2- Is it dress up coat n ties or casual dress? Casual. Most of us are blur collar workers and come straight from work

3- Do you do anything special for first time visitor? We are having some chips made to present to visitors

4- Does you lodge recognize past masters? Always


----------



## MasterBulldawg (Feb 7, 2014)

*Re: if i came to you lodge on a stated what would *

When I said recognize I mean like at my lodge every past master , PDDGM etc. is introduced at every meeting. Also as far as first time visitors we give a glow in the dark keychange w/ the S&C and our lodge name on it. Its given with a joke the you can prove where you been if you need to your wife or girlfriend.

Sent From My Freemasonry Pro App


----------



## Thegentlesoldier (Feb 7, 2014)

1. We do have a dinner about an hour before our meeting usually provided by the JW. 
2. We do dress casual except for the officers.
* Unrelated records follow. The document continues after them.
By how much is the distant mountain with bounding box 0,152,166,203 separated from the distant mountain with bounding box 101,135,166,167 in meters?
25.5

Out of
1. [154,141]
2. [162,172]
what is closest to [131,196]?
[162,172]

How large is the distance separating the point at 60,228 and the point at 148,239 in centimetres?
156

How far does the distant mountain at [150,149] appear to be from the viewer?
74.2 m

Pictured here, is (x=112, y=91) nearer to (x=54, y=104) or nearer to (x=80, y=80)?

Officers either wear dress shirts button-down or polo shirts with our Lodge logo.
3. We always recognize visitors and guests. First time visitors and distinguished guests usually receive our Masters Coin.
4. We do recognize Pastasters as well as District Representatives and Grand Representatives


Sent From My Freemasonry Pro App


----------



## cacarter (Feb 7, 2014)

*Re: if i came to you lodge on a stated what would *

1- Catered dinner from a local restaurant owned by a brother.

2- Like rfuller mentioned, this is Texas so it's a bit of everything. Officers are usually in a shirt and tie. Other times we wear lodge shirts. T-shirts are a pretty rare thing at stated meetings. 

3- Just a warm welcome.

4- The worshipful master asks the senior deacon to introduce the past masters at every meeting. 


Sent From My Freemasonry Pro App


----------



## ThanatosTA (Feb 9, 2014)

*Re: if i came to you lodge on a stated what would *

1- Does you lodge serve dinner of light snacks? Dinner before and our JW brings dessert for after the meeting.

2- Is it dress up coat n ties or casual dress? Dress Code allows everything except shorts and sandals.

3- Do you do anything special for first time visitors? Visitors are escorted to the West of the Altar and presented with a gift.

4- Does you lodge recognize past masters?  The WM introduces all Past Masters.


----------



## Brother_Steve (Feb 10, 2014)

*Re: if i came to you lodge on a stated what would *



> 1- Does you lodge serve dinner of light snacks?


Our two stewards cook dinner.



> 2- Is it dress up coat n ties or casual dress?


suit, jacket and tie.



> 3- Do you do anything special for first time visitors?


We recognize visiting brethren and introduce them after the gavels sounds to be seated after all purple aprons are introduced.



> 4- Does you lodge recognize past masters?


See 3.


----------



## dfreybur (Feb 10, 2014)

*Re: if i came to you lodge on a stated what would *



MasterBulldawg said:


> 1- Does you lodge serve dinner of light snacks?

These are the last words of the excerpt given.